Methods: The osteogenic differentiation capacities of human gradient-isolated MNCs and BMC purified by a closed point-of-care system (SmartPReP® System, Harvest Technologies) were compared. Bone marrow was harvested from N=3 donors prior to undergoing total hip replacement therapy (local institutional review board protocol no. EK203082008). Moreover, TNCs were isolated from BMC whereas MNCs, served as control, were isolated by manual Ficoll separation. Cells were seeded on TCP-granules (cyclOS®, Mathys AG Bettlach,) and were immobilized by use of fibrin (Tissucol®, Duo S Immuno, Baxter,)- and platelet-rich plasma(PRP)-based gels. Cell cultures were maintained both with (OS+) and without (OS-) osteogenic supplements for up to 7 days. Proliferation was assessed by total DNA quantification. For evaluation of osteogenic differentiation cell-specific alkaline phosphatase (ALP) activity and gene expression levels of the osteogenic markers Runx-2, ALP, and OSP were determined using quantitative real-time PCR.

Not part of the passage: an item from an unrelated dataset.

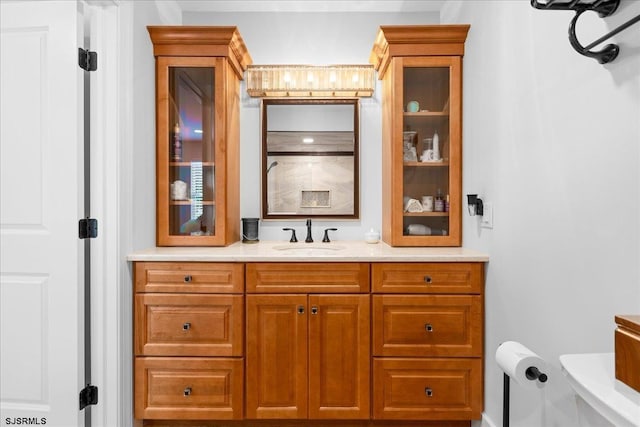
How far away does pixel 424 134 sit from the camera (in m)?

Results and Conclusions: After 7 days of cultivation embedded within fibrin- or PRP-based gels OS- TNCs and -MNCs showed an increased proliferation rate as compared with OS+ TNCs and -MNCs. In fibrin- based gels the proliferation of OS- TNCs was significantly increased (p<0.05) compared to OS+ TNCs. The proliferation of OS- TNCs was significantly higher (p<0.01) compared to the proliferation of MNCs both in fibrin-based gels. All marker gene expression levels by OS+ TNCs and -MNCs were higher compared to OS- TNCs and -MNCs. There were no significant intergroup differences for Runx2, ALP and OSP expression between TNCs and MNCs.
Point-of-care concentrated TNCs demonstrated a superior proliferative capacity compared to MNCs. Furthermore, we demonstrated the feasibility to immobilize TNCs and MNCs in fibrin-based for a maximum period of 7 days. These results will be used for further optimization of cell-based strategies for bone regeneration.